Everything you need to turn a Windows + NVIDIA machine into an honest, private, local LLM workstation. Start here, then jump to whatever you're stuck on.

v1.3.2Windows 10 / 11NVIDIA · CC ≥ 5.0Release notes →

Kayon does one thing well: it runs open-weight language models on hardware you already own, and it tells you the truth about what will actually run before you spend an evening downloading it. There is no account, no cloud dependency, and no telemetry unless you turn it on.

What's in this guide

  • Getting started walks you from download to your first local chat.
  • Core concepts explains fit verdicts and the memory model that powers them, plus how downloads and Ollama adoption work.
  • Using Kayon covers day-to-day chat and the privacy surface.
  • Reference has system requirements and fixes for common snags.

New to local models?

You don't need to understand quantization or KV caches to use Kayon.
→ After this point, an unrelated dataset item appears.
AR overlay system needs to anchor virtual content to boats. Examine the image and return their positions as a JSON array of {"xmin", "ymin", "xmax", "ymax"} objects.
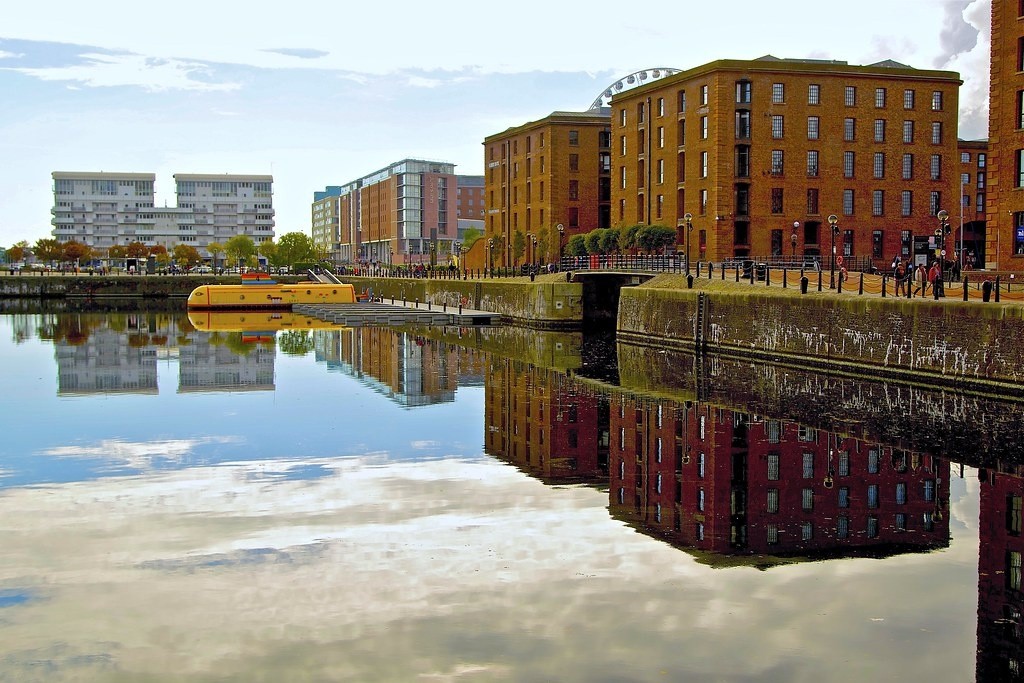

It computes a plain-language verdict for every model. Read Fit verdicts and you're set.

Install & first run

From a fresh download to a probed machine in under two minutes.

1. Download and open

Grab the installer for Windows and run it. Kayon ships as a small desktop app with a managed llama.cpp runtime bundled in, so there is nothing else to install and no Python environment to manage.

2. Let it probe your hardware

On first launch Kayon reads your machine directly through NVML: GPU model, VRAM, driver and CUDA version, CPU, system RAM, and free disk per drive. Nothing is guessed and nothing is uploaded. The probe runs locally and repeats live at 1 Hz while the app is open.

3. Meet your best pick

First run ends on a computed recommendation: the single model and quant that runs best on your GPU, with the honest verdict beside it. It is calculated from your hardware, never a hardcoded default. Install it, or skip and explore with zero models. Everything in Kayon works before you download anything.

No supported GPU?

Kayon still runs. Without a discrete NVIDIA card it computes verdicts against system RAM and CPU inference instead, so you always know what's possible.

The dashboard

Your machine, measured, all on one screen.

The dashboard is an instrument cluster for your hardware. It reads straight from NVML rather than estimating, so what you see is what the GPU is actually doing.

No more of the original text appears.